→ **PROBLEM DESCRIPTION**: Reproduce every line of the listing below word for word, omitting the pictures.

Saved data entries:
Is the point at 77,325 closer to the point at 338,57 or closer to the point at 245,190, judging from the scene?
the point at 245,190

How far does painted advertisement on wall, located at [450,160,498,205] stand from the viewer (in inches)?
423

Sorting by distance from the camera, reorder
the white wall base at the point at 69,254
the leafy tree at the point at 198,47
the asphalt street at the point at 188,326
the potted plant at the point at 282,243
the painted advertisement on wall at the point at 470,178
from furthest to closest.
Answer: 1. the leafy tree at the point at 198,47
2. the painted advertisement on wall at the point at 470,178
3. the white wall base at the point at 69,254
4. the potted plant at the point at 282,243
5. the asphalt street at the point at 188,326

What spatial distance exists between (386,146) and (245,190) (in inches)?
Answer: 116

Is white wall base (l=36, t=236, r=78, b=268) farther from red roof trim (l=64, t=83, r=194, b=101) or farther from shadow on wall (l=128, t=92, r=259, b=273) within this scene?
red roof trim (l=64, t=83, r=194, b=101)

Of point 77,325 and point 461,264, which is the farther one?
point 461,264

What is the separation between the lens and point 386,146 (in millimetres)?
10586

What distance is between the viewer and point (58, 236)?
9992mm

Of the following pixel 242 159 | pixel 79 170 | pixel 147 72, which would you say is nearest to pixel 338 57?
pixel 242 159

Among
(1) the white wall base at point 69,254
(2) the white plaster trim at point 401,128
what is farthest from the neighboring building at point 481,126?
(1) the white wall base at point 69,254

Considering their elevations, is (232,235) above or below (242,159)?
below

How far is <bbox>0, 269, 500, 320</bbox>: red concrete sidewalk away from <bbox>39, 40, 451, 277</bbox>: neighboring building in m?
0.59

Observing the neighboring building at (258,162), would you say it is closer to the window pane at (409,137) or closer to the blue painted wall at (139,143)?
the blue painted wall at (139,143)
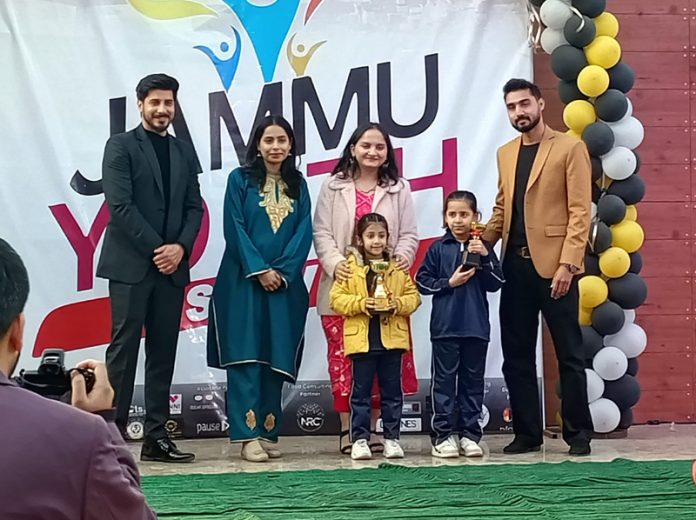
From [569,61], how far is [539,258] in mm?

→ **FINISHED EXERCISE**:
Is the point at 77,325 closer to the point at 338,57 or closer to the point at 245,190, judging from the scene?
the point at 245,190

How far does painted advertisement on wall, located at [450,160,498,205] stand from the viewer (in inches)?
423

Sorting by distance from the camera, reorder
the white wall base at the point at 69,254
the leafy tree at the point at 198,47
the asphalt street at the point at 188,326
the potted plant at the point at 282,243
the painted advertisement on wall at the point at 470,178
from furthest to closest.
Answer: 1. the leafy tree at the point at 198,47
2. the painted advertisement on wall at the point at 470,178
3. the white wall base at the point at 69,254
4. the potted plant at the point at 282,243
5. the asphalt street at the point at 188,326

What spatial distance exists between (386,146) and (245,190) (in inches)?
Answer: 116

Is white wall base (l=36, t=236, r=78, b=268) farther from red roof trim (l=64, t=83, r=194, b=101) or farther from shadow on wall (l=128, t=92, r=259, b=273) within this scene?
red roof trim (l=64, t=83, r=194, b=101)

Of point 77,325 and point 461,264, which is the farther one?
point 461,264

What is the separation between the lens and point 386,146 (in millimetres)?
10586

What distance is between the viewer and point (58, 236)?
9992mm

Of the following pixel 242 159 | pixel 79 170 | pixel 147 72, which would you say is nearest to pixel 338 57?
pixel 242 159

Among
(1) the white wall base at point 69,254
(2) the white plaster trim at point 401,128
what is farthest from the neighboring building at point 481,126?
(1) the white wall base at point 69,254

Considering their elevations, is (232,235) above or below (242,159)?
below

How far is <bbox>0, 269, 500, 320</bbox>: red concrete sidewalk away from <bbox>39, 40, 451, 277</bbox>: neighboring building in m?
0.59

Observing the neighboring building at (258,162), would you say it is closer to the window pane at (409,137) or closer to the blue painted wall at (139,143)?
the blue painted wall at (139,143)
From [569,61], how far is [539,258] in mm?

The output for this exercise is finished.